The most common symptoms of dehydration are:
- Sticky or dry mouth.
- Scanty or dark yellow urine.
- Cold and dry skin.
More severe dehydration can lead to rapid breathing and heartbeat, dizziness, irritation, and delirium or shock.
Knowing these signs can help you anticipate dehydration and seek help sooner. To prevent it and avoid any type of problem, you can follow these tips:
make the water tastier
After oxygen, water is the most essential substance for sustaining life. In fact, the human composition is based on two thirds of it.
It is important for carrying out essential tasks, such as respiration, digestion, nutrient absorption, blood circulation, and excretion.
The amount of water we need per day depends on our size, activity level, weather, and even the medications we are taking. However, professionals estimate that we should drink between 2.5 and 3 liters per day.
In many cases we may be tempted to replace it with soft drinks, more so during hot weather. Although these can hydrate us, they are loaded with sugars, flavorings and other ingredients that can harm our health.
Therefore, being creative is a good way to prevent dehydration while taking care of your health. You can easily make water more attractive to compete against these sweetened alternatives.

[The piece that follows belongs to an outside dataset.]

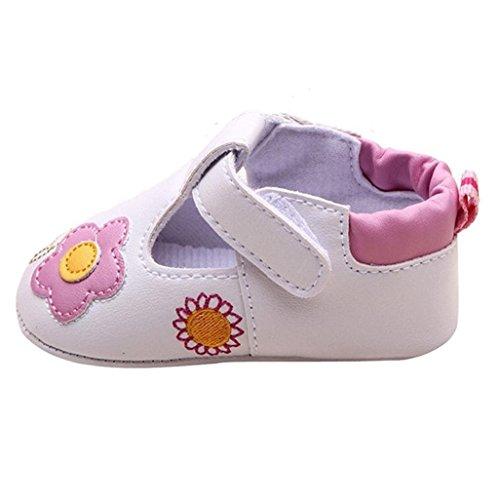 Baby Schuhe Auxma Für 5-14 Monate Baby-Mädchen-nette warme weiche alleinige Krippe-Schuh-warme Knopf-Ebenen-Baumwollblumen-gedruckter Stiefel (8-11 M)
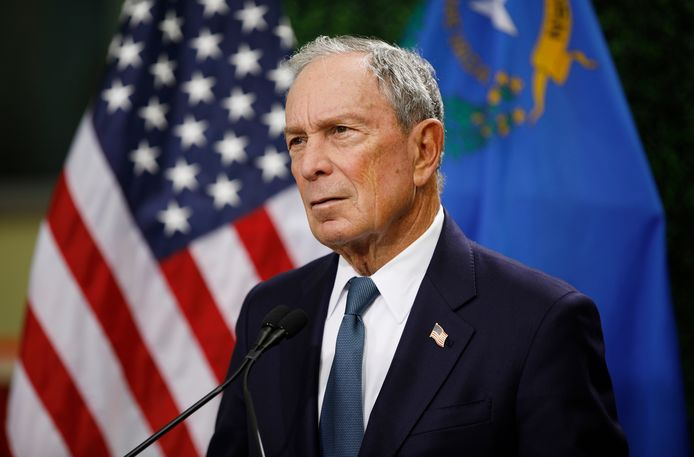 FILE - In this Feb. 26, 2019, file photo, former New York City Mayor Michael Bloomberg speaks at a news conference at a gun control advocacy event in Las Vegas. Tennesseeâęs top election officials say Bloomberg has requested a petition that would require securing 2,500 signatures from registered voters in less than a month if he wants to qualify for the stateâęs Democratic presidential primary ballot. The secretary of stateâęs office confirmed Wednesday, Nov. 13, that Bloomberg requested the ballot petition earlier this week. (AP Photo/John Locher, File)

For example, add juice or pieces of strawberries, melons, cucumbers, mint, or your favorite fruit to a pitcher of water. Remember that it is not necessary for the liquid to be frozen to fulfill its moisturizing function.
eat fruit and vegetables
Fruits and vegetables are essential for a balanced and healthy diet. This is because they provide important nutrients, such as fiber, vitamins and minerals.
But its benefits do not end there, these foods are also ideal for hydration.

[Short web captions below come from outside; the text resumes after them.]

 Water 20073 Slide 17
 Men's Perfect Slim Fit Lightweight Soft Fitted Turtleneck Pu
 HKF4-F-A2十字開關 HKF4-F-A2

For best results, you can opt for those that have a significant composition of water, such as watermelons, strawberries, lettuce, celery, spinach, tomatoes, pineapples or cucumbers, among others.
These drinks are an excellent option to face hot days. While store-bought smoothies can have high amounts of added sugar, just like sodas or sports drinks, making them at home can help you get around this.
Again, creativity will be your greatest ally, you can put in the blender:
- ¼ cup of oatmeal.
- 1 ½ cup of red fruits.
- ½ of Greek yogurt.
- ¼ orange juice.
- 1 teaspoon of its shell.
- Ginger or chia seeds to taste.
It only remains to blend it until everything is well mixed and enjoy.
refresh the body
Age can make us more susceptible to heat-related illnesses, reports the National Institute on Aging (NIA). This can include sunstroke or heat stroke, which occurs when the body temperature exceeds 40°C and sweating is not enough to cool it down.
To prevent overheating of the body, specialists advise drinking fluids regularly, using the air conditioning when possible, bathing in the pool or taking cool showers.
wear cool clothes
Light, loose-fitting, light-colored clothing (which absorbs less heat) will help you feel more comfortable on hot days. Make sure air can circulate freely between your clothes and your body.
The Centers for Disease Control and Prevention (CDC) recommends avoiding cooking on the stove or going outside for long periods of time in broad daylight or working outside. If you have no other choice, wear sunscreen and take frequent breaks in the shade.
Also, if you want to exercise you should do it early or at night. Remember: never underestimate the symptoms, if you have any fear or suspicion of sunstroke consult a health professional.
Sources consulted: Natural Medicines Comprehensive Database, US National Library of Medicine, Centers for Disease Control and Prevention, Mayo Clinic, US Department of Agriculture, National Institute on Aging.